Seluruh korban—terdiri dari tiga warga negara asing dan lima warga negara Indonesia—berhasil dievakuasi pada malam harinya ke Rumah Sakit Bhayangkara Banjarmasin.
Gubernur Kalimantan Selatan, H. Muhidin, menyampaikan apresiasi dan rasa syukur atas kerja cepat seluruh pihak yang terlibat:
“Sejak hari pertama kejadian, kami langsung menggelar rapat darurat dan bergegas ke lokasi. Medan di Pegunungan Meratus sangat sulit dijangkau, namun berkat dukungan masyarakat setempat dan kerja keras tim SAR, Alhamdulillah seluruh korban dapat ditemukan dan dievakuasi.” ucapnya penuh apresiasi saat konferensi pers di Aula RS Bhayangkara Banjarmasin.
Direktur Operasional Basarnas, Laksamana Pertama TNI Yudhi Bramantyo, menegaskan bahwa operasi berjalan berkat koordinasi lintas instansi dan masyarakat:
“Kondisi medan di Meratus memang sangat menantang, ditambah faktor cuaca yang berubah cepat. Namun sinergi TNI, Polri, pemerintah daerah, dan warga sekitar menjadi kunci keberhasilan operasi SAR ini.” ucapnya
Apresiasi serupa juga disampaikan oleh Mayjen TNI Rudy Rachmat Nugraha, S.I.P., M.Sc., Panglima Kodam VI/Mulawarman.
“Kami mengerahkan seluruh kekuatan yang ada, baik dari udara maupun darat.

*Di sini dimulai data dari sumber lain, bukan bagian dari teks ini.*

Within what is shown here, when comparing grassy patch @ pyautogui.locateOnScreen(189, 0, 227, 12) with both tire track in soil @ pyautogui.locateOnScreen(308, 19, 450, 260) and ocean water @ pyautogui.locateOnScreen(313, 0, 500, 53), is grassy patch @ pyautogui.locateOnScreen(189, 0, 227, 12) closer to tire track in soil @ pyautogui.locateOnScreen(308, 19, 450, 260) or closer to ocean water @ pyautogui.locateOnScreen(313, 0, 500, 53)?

Tantangan di medan hutan Meratus tidak ringan, tapi berkat semangat kebersamaan, seluruh korban akhirnya bisa dievakuasi dengan cepat.” tegasnya
Operasi SAR melibatkan Forkopimda Kalsel, Kodam VI/Mulawarman, Pangdam XII/Tanjungpura, serta tim SAR dari Banjarmasin dan Palangkaraya yang saling berkoordinasi. Tim dari Banjarmasin bergerak lebih dulu karena lokasi yang lebih dekat.
Pada hari pertama, dua helikopter dikerahkan untuk pencarian. Namun, cuaca buruk membuat hanya satu dapat menerbang. Tim darat kemudian bekerja menembus hutan dan medan terjal hingga akhirnya pada hari ketiga, titik jatuh helikopter berhasil ditemukan.
Basarnas menyatakan operasi SAR resmi ditutup setelah seluruh korban berhasil dievakuasi.
Penyelidikan atas penyebab kecelakaan masih berlanjut. Diketahui helikopter berusia sekitar lima hingga enam tahun dan disewa dari PT Eastindo Air.